So, NPC type is the “class” of NPC – we might want general humans to be spawning in lower-class housing districts, classes of soldier to spawn in the military districts (who I intend to give patrol routes to, but that hasn’t been coded yet), clerks and diplomats might be spawning in the city centre, and so forth. Capital letter NPCs will be specially tracked by the game, whereas lower-case NPCs make up the crowd. Also, nations which keep slaves will spawn slaves in the appropriate districts, just as nations which have eunuchs will spawn a very small number of those unfortunate individuals around the place. NPC wealth, meanwhile, means currently the quality of their clothing (and, in the future, the quality of any armour, weapons, bodyguards, jewelry, etc) – this is obviously closely tied to the district that the crowd NPC is spawning in, but with some variation. Middle-class districts spawn mostly middle and a few lower wealth NPCs, lower-class districts do the reverse, markets spawn an even mix, and so on. NPC distance, lastly, relates to whether the NPC spawning is from that nation and from its capital; from that nation and from a distant town or colony; or from a different nation altogether. Currently everyone who walks around in a city is from that nation (though I will of course later add groups from other nations) but might be from different regions, so you’ll see people who are culturally similar – clothing, hair style, etc – but physically different (skin tone, hair colour, eye colour, etc) as they come from different areas of the same nation. The game picks all of these according to a range of factors, and then spawns a mix of NPCs appropriate for the crowd in a given nation.

What the task asks. Copy out the passage on how the game spawns crowds of NPCs, word for word and in full.

Data lines.
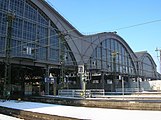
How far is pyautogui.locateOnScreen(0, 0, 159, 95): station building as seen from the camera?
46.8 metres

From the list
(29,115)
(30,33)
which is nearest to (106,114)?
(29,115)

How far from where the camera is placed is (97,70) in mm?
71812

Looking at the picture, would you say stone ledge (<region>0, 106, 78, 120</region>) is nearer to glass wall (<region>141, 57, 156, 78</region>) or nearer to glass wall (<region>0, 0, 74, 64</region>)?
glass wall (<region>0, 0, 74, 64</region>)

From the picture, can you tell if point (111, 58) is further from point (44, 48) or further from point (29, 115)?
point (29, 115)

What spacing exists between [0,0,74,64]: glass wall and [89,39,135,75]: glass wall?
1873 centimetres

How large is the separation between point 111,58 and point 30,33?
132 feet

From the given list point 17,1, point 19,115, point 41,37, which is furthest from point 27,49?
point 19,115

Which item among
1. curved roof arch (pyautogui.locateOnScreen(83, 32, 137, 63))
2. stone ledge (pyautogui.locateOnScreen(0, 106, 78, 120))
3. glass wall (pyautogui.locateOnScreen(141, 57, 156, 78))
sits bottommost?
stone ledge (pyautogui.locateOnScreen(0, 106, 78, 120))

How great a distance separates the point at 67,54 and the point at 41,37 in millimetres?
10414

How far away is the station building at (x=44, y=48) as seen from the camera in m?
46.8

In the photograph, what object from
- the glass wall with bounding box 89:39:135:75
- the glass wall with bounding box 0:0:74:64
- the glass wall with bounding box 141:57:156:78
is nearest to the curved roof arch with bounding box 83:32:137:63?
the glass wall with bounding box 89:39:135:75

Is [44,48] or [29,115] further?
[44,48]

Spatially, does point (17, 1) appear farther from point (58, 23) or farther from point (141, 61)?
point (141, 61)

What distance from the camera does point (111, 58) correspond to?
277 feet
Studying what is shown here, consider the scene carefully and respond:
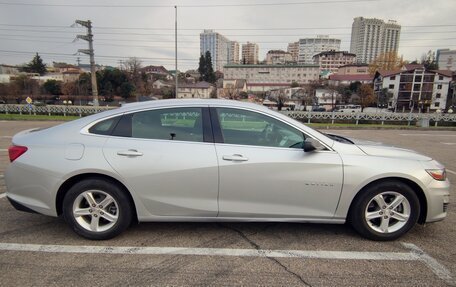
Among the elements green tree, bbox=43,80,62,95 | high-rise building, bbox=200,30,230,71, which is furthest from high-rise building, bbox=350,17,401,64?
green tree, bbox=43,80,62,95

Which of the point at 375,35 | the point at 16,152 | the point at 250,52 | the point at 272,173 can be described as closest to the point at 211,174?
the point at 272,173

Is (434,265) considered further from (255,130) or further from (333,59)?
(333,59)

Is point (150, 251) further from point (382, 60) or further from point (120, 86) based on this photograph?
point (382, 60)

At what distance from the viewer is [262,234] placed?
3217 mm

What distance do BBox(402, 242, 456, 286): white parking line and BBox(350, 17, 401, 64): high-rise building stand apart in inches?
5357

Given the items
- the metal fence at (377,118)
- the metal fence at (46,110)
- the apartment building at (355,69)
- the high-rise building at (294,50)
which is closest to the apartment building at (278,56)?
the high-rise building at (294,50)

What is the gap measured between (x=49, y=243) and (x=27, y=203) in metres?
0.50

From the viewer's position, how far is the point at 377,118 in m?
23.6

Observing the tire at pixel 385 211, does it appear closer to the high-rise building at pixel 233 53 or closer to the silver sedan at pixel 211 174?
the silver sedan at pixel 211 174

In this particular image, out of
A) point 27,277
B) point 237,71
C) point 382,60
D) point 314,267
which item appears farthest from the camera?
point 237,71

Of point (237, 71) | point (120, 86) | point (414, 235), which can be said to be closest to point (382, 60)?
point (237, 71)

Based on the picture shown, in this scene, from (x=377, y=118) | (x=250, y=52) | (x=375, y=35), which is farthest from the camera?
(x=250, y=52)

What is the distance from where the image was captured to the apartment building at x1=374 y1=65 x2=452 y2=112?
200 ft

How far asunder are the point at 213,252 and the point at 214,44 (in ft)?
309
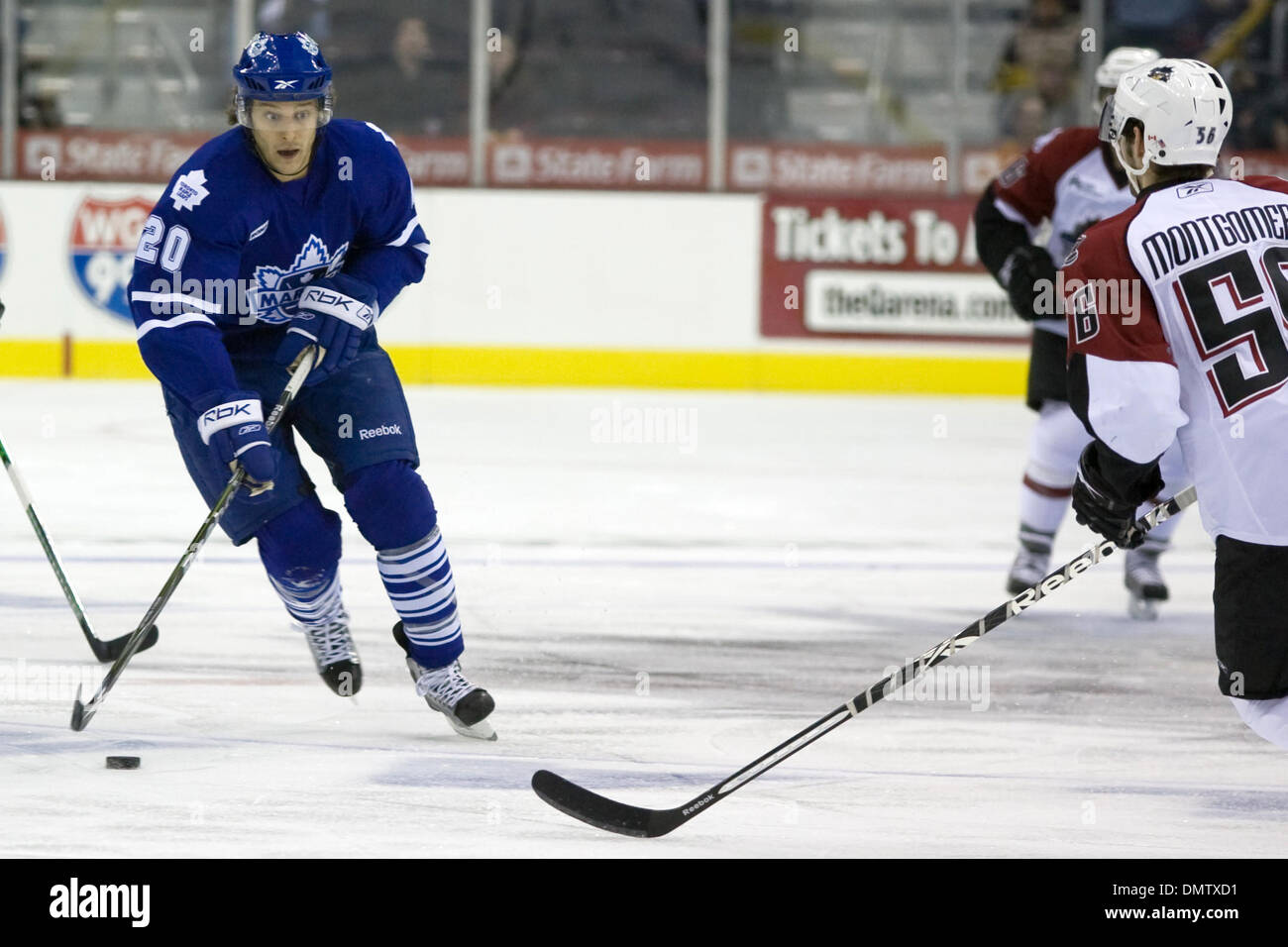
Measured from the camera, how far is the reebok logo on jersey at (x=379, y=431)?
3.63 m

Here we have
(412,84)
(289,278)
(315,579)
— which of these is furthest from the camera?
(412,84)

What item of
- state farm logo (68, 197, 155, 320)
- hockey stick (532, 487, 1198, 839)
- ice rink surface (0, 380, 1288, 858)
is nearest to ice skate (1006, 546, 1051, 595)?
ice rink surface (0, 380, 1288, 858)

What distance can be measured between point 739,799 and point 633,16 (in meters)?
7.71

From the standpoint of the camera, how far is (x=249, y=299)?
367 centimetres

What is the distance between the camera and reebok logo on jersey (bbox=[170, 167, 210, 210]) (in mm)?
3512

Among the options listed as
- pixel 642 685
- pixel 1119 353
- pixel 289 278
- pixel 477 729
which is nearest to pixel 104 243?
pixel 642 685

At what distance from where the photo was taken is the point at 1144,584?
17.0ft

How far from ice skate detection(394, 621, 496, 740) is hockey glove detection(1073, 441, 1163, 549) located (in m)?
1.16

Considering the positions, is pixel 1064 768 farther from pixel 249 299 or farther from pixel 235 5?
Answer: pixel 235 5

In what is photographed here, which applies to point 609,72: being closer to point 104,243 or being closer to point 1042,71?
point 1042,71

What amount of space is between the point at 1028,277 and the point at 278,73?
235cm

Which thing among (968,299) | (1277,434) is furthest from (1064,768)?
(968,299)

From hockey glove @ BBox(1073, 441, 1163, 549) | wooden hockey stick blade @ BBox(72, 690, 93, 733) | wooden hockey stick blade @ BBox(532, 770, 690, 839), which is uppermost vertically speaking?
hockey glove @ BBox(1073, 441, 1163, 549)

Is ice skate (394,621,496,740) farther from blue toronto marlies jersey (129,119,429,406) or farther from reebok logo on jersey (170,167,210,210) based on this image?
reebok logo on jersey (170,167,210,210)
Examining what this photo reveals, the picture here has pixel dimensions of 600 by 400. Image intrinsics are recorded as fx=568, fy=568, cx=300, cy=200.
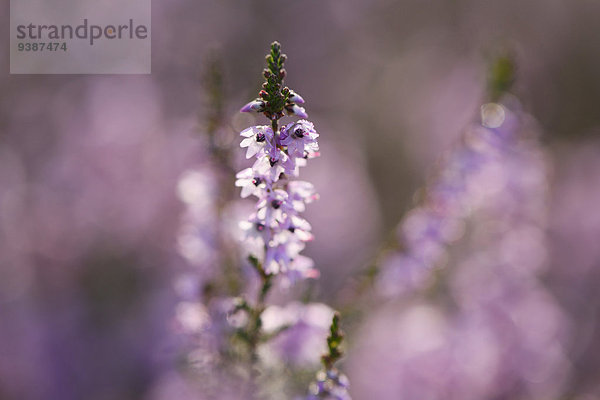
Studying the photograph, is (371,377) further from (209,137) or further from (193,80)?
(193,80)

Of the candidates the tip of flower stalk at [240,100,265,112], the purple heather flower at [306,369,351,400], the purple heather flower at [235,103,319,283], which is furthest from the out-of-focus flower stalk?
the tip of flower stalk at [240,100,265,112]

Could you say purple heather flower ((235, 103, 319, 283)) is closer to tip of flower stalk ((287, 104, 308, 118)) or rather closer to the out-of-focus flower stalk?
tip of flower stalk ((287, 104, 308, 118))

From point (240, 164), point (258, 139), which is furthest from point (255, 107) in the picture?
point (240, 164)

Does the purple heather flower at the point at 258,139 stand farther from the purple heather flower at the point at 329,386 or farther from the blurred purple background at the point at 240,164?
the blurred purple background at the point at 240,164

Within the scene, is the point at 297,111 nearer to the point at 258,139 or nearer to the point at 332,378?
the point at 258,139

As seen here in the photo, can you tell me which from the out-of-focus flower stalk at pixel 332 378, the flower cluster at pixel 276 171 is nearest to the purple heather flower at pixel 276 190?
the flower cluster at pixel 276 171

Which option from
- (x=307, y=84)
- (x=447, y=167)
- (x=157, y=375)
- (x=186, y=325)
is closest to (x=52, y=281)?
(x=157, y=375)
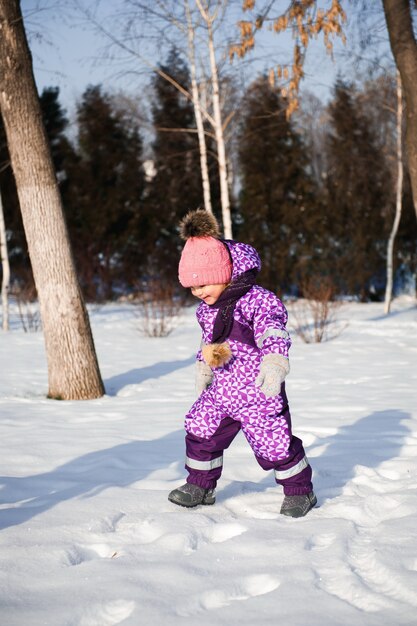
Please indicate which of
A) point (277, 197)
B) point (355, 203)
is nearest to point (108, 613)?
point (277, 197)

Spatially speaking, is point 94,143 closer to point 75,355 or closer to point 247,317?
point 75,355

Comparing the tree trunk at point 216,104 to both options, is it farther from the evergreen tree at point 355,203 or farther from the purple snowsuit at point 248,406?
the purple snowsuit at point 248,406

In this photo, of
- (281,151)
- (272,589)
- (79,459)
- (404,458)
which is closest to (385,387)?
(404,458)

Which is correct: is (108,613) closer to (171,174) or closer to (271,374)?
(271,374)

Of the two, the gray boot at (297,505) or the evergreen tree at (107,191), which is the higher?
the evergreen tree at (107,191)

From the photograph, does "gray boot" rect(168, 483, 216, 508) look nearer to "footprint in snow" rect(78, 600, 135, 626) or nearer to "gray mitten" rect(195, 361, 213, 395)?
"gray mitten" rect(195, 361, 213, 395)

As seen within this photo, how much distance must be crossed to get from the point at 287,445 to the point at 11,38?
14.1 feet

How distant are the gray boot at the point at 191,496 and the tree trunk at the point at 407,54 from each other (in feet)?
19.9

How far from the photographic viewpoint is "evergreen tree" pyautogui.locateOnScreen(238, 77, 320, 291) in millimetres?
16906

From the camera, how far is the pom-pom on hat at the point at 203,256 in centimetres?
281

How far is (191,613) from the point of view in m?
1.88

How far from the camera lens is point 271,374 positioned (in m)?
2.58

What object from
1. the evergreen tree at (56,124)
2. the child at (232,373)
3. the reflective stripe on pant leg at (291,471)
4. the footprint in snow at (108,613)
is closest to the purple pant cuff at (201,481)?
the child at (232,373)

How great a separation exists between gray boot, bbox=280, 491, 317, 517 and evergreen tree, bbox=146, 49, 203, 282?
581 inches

Solution to the problem.
So, NPC type is the “class” of NPC – we might want general humans to be spawning in lower-class housing districts, classes of soldier to spawn in the military districts (who I intend to give patrol routes to, but that hasn’t been coded yet), clerks and diplomats might be spawning in the city centre, and so forth. Capital letter NPCs will be specially tracked by the game, whereas lower-case NPCs make up the crowd. Also, nations which keep slaves will spawn slaves in the appropriate districts, just as nations which have eunuchs will spawn a very small number of those unfortunate individuals around the place. NPC wealth, meanwhile, means currently the quality of their clothing (and, in the future, the quality of any armour, weapons, bodyguards, jewelry, etc) – this is obviously closely tied to the district that the crowd NPC is spawning in, but with some variation. Middle-class districts spawn mostly middle and a few lower wealth NPCs, lower-class districts do the reverse, markets spawn an even mix, and so on. NPC distance, lastly, relates to whether the NPC spawning is from that nation and from its capital; from that nation and from a distant town or colony; or from a different nation altogether. Currently everyone who walks around in a city is from that nation (though I will of course later add groups from other nations) but might be from different regions, so you’ll see people who are culturally similar – clothing, hair style, etc – but physically different (skin tone, hair colour, eye colour, etc) as they come from different areas of the same nation. The game picks all of these according to a range of factors, and then spawns a mix of NPCs appropriate for the crowd in a given nation.